During the 1980s he was a youth basketball coach.

A communicant of St. Pius X Roman Catholic Church in Rodgers Forge, he served on its home school association and parish council.

In the early 1990s, he and his wife, the former Michaele Ann Nowaskey, a Cathedral School educator for more than 25 years, moved to Baldwin.

The couple, who lived in Harford County for 30 years, raised and showed Newfoundlands, corgis and collies.

“One of their dogs competed in the Westminster Kennel Club competition in New York City,” said a daughter, Bridget Gilpatrick Armstrong, of Phoenix in Baltimore County.

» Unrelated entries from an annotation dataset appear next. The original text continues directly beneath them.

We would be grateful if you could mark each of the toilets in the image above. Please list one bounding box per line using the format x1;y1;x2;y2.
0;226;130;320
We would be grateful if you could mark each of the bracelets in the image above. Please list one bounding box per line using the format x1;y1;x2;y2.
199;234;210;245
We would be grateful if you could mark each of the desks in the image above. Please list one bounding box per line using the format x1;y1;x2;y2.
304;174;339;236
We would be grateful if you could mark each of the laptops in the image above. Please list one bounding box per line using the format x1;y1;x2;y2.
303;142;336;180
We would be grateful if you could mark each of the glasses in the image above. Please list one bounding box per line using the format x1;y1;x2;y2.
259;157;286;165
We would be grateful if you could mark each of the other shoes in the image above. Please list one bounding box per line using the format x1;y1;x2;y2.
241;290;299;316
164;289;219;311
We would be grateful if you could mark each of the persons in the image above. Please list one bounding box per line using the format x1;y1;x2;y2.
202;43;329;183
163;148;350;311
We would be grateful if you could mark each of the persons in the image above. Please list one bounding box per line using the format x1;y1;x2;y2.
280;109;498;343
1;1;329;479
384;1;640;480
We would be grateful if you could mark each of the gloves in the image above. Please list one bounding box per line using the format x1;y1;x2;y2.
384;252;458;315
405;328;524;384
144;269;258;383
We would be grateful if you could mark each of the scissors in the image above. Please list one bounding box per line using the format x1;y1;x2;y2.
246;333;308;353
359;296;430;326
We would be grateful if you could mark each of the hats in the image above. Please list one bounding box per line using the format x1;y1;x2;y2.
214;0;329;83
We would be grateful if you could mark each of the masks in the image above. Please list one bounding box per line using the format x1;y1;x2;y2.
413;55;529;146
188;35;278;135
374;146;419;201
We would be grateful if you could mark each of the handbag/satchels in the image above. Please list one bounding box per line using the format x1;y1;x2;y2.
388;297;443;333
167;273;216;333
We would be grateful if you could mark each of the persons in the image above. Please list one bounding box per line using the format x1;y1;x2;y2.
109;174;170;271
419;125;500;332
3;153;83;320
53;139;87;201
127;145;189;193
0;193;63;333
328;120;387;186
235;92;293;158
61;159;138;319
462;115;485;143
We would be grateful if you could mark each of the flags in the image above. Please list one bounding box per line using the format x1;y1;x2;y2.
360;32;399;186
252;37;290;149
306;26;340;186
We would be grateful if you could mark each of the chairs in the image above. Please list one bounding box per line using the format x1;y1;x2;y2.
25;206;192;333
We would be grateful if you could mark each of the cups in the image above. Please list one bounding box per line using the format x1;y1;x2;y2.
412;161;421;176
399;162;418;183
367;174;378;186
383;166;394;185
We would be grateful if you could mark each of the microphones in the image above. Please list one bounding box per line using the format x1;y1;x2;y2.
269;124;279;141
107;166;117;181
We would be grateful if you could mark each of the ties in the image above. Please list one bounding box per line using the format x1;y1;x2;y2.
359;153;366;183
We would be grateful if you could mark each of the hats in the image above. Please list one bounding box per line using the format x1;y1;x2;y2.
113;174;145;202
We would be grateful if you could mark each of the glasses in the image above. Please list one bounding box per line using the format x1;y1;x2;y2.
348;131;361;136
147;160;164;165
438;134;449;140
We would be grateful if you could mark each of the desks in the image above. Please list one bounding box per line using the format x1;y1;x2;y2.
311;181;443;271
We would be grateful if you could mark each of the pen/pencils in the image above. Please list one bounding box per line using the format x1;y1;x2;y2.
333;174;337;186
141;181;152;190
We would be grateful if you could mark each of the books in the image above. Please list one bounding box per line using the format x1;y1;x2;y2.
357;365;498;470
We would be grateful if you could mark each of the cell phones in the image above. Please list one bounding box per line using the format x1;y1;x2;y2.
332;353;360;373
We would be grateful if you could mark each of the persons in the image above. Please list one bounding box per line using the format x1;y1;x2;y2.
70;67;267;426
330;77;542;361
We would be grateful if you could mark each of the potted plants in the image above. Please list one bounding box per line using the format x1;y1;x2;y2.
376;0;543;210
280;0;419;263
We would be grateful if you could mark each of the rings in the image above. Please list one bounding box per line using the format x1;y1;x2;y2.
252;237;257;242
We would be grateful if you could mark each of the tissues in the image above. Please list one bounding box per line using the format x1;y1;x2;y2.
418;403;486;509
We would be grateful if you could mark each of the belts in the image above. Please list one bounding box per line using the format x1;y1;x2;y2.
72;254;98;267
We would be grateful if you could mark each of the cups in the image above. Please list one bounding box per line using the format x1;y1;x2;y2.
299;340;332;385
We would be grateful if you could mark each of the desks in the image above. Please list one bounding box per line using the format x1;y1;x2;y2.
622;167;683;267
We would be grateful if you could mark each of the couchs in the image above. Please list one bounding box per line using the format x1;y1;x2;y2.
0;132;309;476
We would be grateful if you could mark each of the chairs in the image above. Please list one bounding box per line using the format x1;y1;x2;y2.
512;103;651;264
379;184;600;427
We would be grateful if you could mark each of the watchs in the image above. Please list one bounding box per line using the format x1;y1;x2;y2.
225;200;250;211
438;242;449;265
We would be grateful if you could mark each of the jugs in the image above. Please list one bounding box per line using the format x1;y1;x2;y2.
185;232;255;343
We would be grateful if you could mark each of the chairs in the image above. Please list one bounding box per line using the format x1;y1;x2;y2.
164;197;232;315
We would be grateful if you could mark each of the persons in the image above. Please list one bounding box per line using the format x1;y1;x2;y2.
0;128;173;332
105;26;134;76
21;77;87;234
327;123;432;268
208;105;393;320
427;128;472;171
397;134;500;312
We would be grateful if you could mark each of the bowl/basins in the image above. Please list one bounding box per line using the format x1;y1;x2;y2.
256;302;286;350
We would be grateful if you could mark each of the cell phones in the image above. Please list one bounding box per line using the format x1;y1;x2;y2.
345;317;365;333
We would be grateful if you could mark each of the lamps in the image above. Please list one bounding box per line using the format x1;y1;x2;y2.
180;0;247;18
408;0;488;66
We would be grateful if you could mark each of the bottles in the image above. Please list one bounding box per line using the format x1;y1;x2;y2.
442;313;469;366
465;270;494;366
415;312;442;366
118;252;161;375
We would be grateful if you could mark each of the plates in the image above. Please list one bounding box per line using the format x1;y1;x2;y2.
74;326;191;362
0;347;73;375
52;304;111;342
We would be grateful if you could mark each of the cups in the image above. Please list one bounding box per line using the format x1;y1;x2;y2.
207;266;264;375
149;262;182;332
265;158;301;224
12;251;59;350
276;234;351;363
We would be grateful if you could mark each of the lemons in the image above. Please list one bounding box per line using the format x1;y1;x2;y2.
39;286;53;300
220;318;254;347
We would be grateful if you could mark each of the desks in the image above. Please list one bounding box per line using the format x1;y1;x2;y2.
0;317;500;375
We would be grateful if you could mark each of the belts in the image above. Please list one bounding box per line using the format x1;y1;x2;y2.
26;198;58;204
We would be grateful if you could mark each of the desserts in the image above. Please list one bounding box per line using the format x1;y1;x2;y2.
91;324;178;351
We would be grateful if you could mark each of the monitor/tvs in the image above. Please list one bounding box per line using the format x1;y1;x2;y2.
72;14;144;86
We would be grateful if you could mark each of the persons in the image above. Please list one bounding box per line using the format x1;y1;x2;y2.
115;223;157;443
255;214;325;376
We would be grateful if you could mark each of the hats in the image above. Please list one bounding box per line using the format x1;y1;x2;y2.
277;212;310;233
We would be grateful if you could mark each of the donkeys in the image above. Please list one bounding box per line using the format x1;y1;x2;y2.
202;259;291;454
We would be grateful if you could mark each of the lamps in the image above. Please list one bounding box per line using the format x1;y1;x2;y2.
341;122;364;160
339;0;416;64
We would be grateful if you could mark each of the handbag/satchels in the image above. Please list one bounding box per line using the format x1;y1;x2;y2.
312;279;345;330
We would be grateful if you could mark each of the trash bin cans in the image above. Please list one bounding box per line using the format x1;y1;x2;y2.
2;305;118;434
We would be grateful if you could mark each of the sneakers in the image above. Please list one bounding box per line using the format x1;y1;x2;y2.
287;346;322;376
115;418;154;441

He was a fan of classic country, Tom Clancy novels, the University of Maryland Terps and the Ravens, and he enjoyed golfing.

His wife of 55 years died in 2020.

A Mass of Christian Burial will be offered for Mr. Gilpatrick at 12:30 p.m. June 24 at Nativity Roman Catholic Church in Timonium.

In addition to his daughter, he is survived by a son, Clancy P. Gilpatrick, of Nottingham; two other daughters, Jamie Gilpatrick Anderson, of Havre de Grace, and Heather M. Gilpatrick, of Stafford, Virginia; two brothers, Rick Giplatrick, of Madison, and Chuck Gilpatrick, of Daytona Beach, Florida; a sister, Elizabeth Gilpatrick, of Louisville, Colorado; and eight grandchildren.